[Problems and tasks]
1) From the M1 earnings note, pull out the passage between "Keeps moderate earnings" and "network to LTEAdvanced.", inclusive.
2) Answer these questions using the M1 earnings note:
(a) What interim dividend per share did M1 declare?
(b) What percentage of customers were on tiered pricing plans in the quarter?
(c) What was the fair value before it was raised to S$3.37?

[Source excerpt]
━━━━━━━━

2Q14 results mostly in line

M1 Ltd reported its 2Q14 results last evening, with revenue easing 2.0% YoY (down 0.2% QoQ) to S$239.7m, mainly due to lower handset sales (down 17.5% YoY and 15.3% QoQ) and international call revenue (down 19.9% YoY and 1.4% QoQ). Mobile revenue remained strong, up 3.4% YoY and 2.5% QoQ at S$167.9m, driven by post-paid subscriber growth (+2.9% YoY and 0.9% QoQ) and higher data usage (monthly postpaid ARPU +3.5% YoY and 0.7% QoQ at S$55.5). As a result of lower operating expenses (down 6.0% YoY and 1.0% QoQ), net profit grew 12.2% YoY and 2.7% QoQ to S$39.2m. 1H14 revenue though fell 1.6% to S$479.8m, meeting 47% of our full-year forecast, net profit rose 8.2% to S$86.7m, or 52% of our FY14 estimate. M1 also declared an interim dividend of S$0.07/share, versus S$0.068 last year.

Keeps moderate earnings growth outlook

Going forward, management believes that it can continue to achieve moderate earnings growth (within the single-digit range), aided by increased mobile data usage. M1 managed to increase the number of customers on tiered pricing plans from 54% in 1Q14 to 58% in the quarter, with a higher number of them (20% versus 16% in 1Q14) exceeding their data bundles. Nevertheless, management believes that the number of subscribers on tiered plans is likely to stabilize around 65%. Separately, M1 also saw its fixed services’ ARPU stabilizing around S$41.9/month (+0.5% QoQ), which should continue to hold up as it has ended its promotion of giving away 3-6 months of free subscription. Still, competition may continue to remain intense. Last but not least, M1 has kept its S$130m capex guidance due to ongoing upgrades to its network to LTEAdvanced.

New S$3.37 fair value

As the results were mostly in line, we opt not to change our estimates. However, we are improving our DCF-based fair value from S$3.30 to S$3.37, underpinned by a reduction in the risk-free rate from 2.5% to 2.3% (reflecting the fall in SGS 10-year bond yields). But given the limited upside, we maintain HOLD.

━━━━━━━━

[Data excerpt]
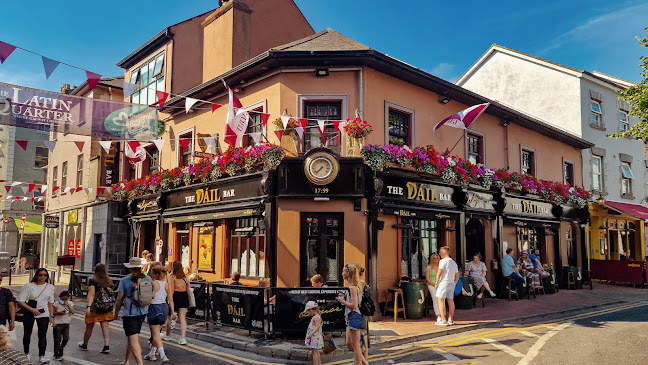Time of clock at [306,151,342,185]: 7:37
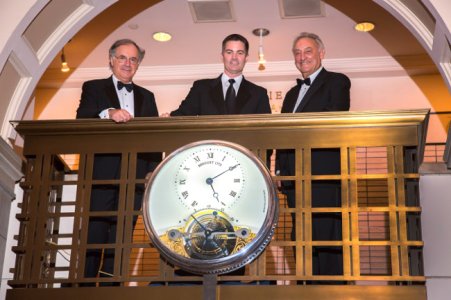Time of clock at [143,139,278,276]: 5:09
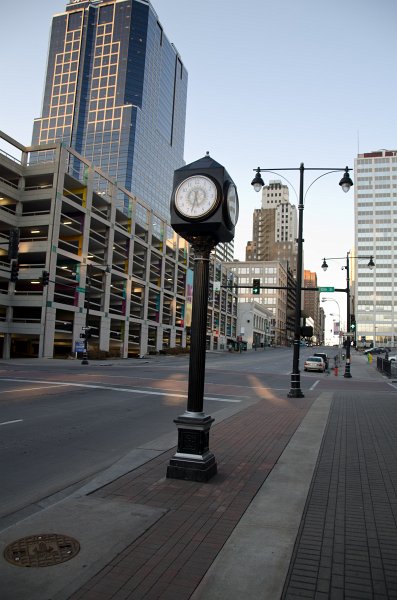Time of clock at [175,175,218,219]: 5:32
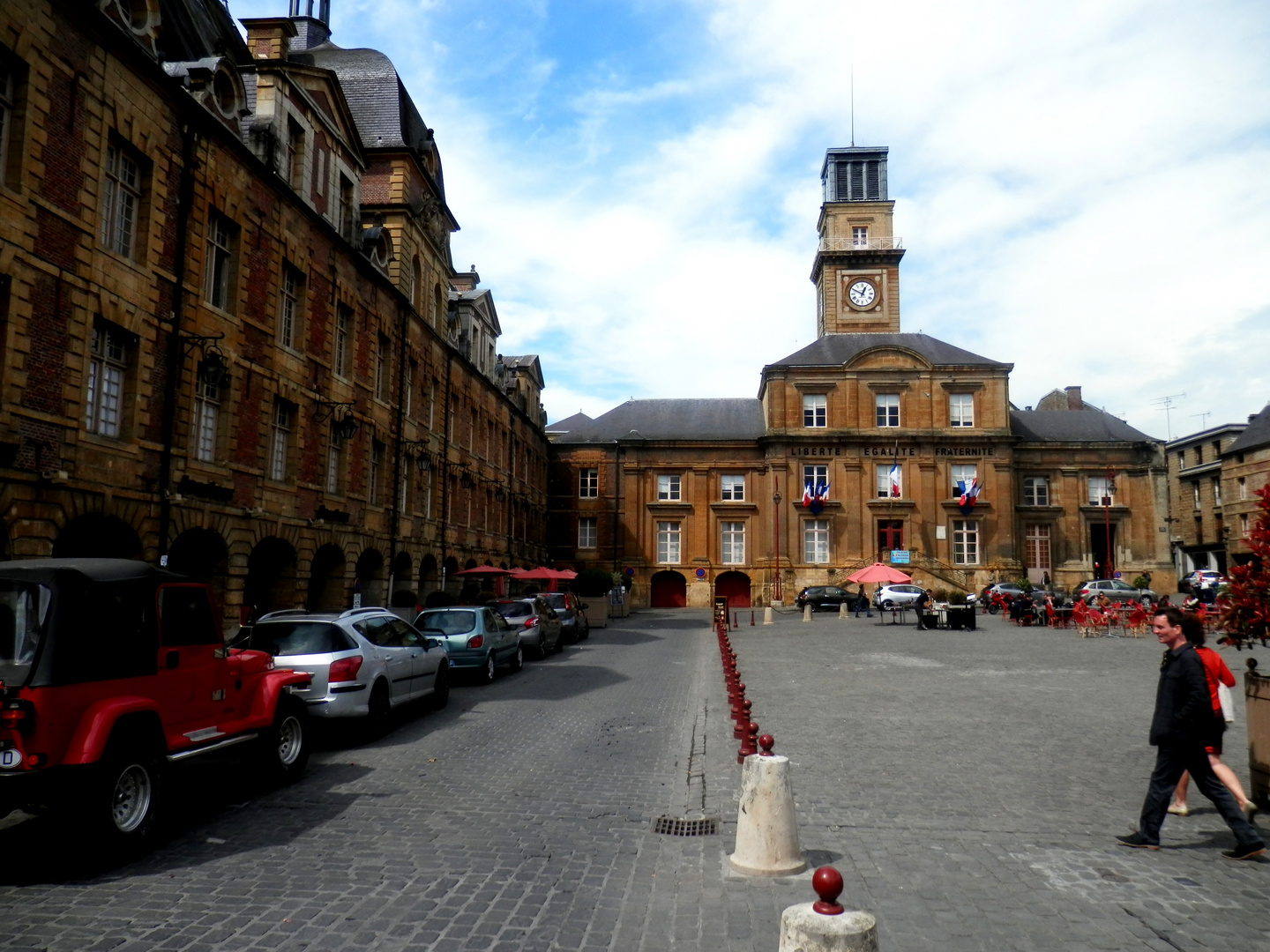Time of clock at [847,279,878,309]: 12:49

━━━━━━━━

[Correct answers]
1)
Keeps moderate earnings growth outlook

Going forward, management believes that it can continue to achieve moderate earnings growth (within the single-digit range), aided by increased mobile data usage. M1 managed to increase the number of customers on tiered pricing plans from 54% in 1Q14 to 58% in the quarter, with a higher number of them (20% versus 16% in 1Q14) exceeding their data bundles. Nevertheless, management believes that the number of subscribers on tiered plans is likely to stabilize around 65%. Separately, M1 also saw its fixed services’ ARPU stabilizing around S$41.9/month (+0.5% QoQ), which should continue to hold up as it has ended its promotion of giving away 3-6 months of free subscription. Still, competition may continue to remain intense. Last but not least, M1 has kept its S$130m capex guidance due to ongoing upgrades to its network to LTEAdvanced.

2)
(a) S$0.07 per share
(b) 58%
(c) S$3.30